Compiling a wide array of footage both commercially available and ultra-rare, the curatorial team at Jackpot Records have mined their personal vaults for five free days of A/V oddities that you've never seen on the big screen.

On Monday, the fest kicks off with the freshly released Public Enemy concert film, It Takes a Nation: London Invasion 1987, filmed six months prior to the release of their landmark It Takes a Nation of Millions to Hold Us Back album. Next up is a double-shot of the Godfather, with James Brown's Future Shock and James Brown Live in Boston Mass. The latter is Brown's legendary 1968 performance that came just hours after the news of Martin Luther King's assassination; the former a sub-legendary film comprised of footage from Brown's short-lived (and PCP-fueled) 1974 Soul Train rip-off dance show Future Shock.
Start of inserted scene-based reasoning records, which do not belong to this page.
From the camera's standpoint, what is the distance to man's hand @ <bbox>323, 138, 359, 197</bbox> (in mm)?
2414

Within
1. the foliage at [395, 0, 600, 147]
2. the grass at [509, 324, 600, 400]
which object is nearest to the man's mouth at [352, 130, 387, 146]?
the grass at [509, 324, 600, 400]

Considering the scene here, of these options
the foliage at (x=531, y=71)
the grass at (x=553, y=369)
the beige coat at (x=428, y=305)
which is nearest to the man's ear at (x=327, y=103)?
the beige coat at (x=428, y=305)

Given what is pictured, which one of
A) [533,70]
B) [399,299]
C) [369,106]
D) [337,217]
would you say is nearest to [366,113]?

Tuesday's offerings are a little less anthemic, with a pair of intimate portraits: '60s eclectic Sandy Bull (No Deposit No Return Blues), and modern day mystery Jandek (Jandek On Corwood).

Wednesday, the Serge Gainsbourg Retrospective collects short films and television appearances from one of pop music's most important figures. Produced for Swedish television by director Torbjorn Axelman, Cowboy in Sweden acts as a hokey, visual companion for Lee Hazlewood's 1970 album of the same name.

Though the specific details of Thursday night's Garage/Psychedelic Underground screening are being closely guarded, it's clearly the fest's crown jewel--featuring over 40 rare clips from some of Garage and Psych's most influential and obscure.

The fest's final offering is a hodgepodge of the bizarre, with Johnny Cash's Five Minutes to Live (whose impossible premise the press release best summarizes as follows: "the Man in Black [using] a six-year-old Ron Howard as a human shield") and Friday Night Live, which compiles live performances from 1979's painfully mismatched Cars/Suicide tour.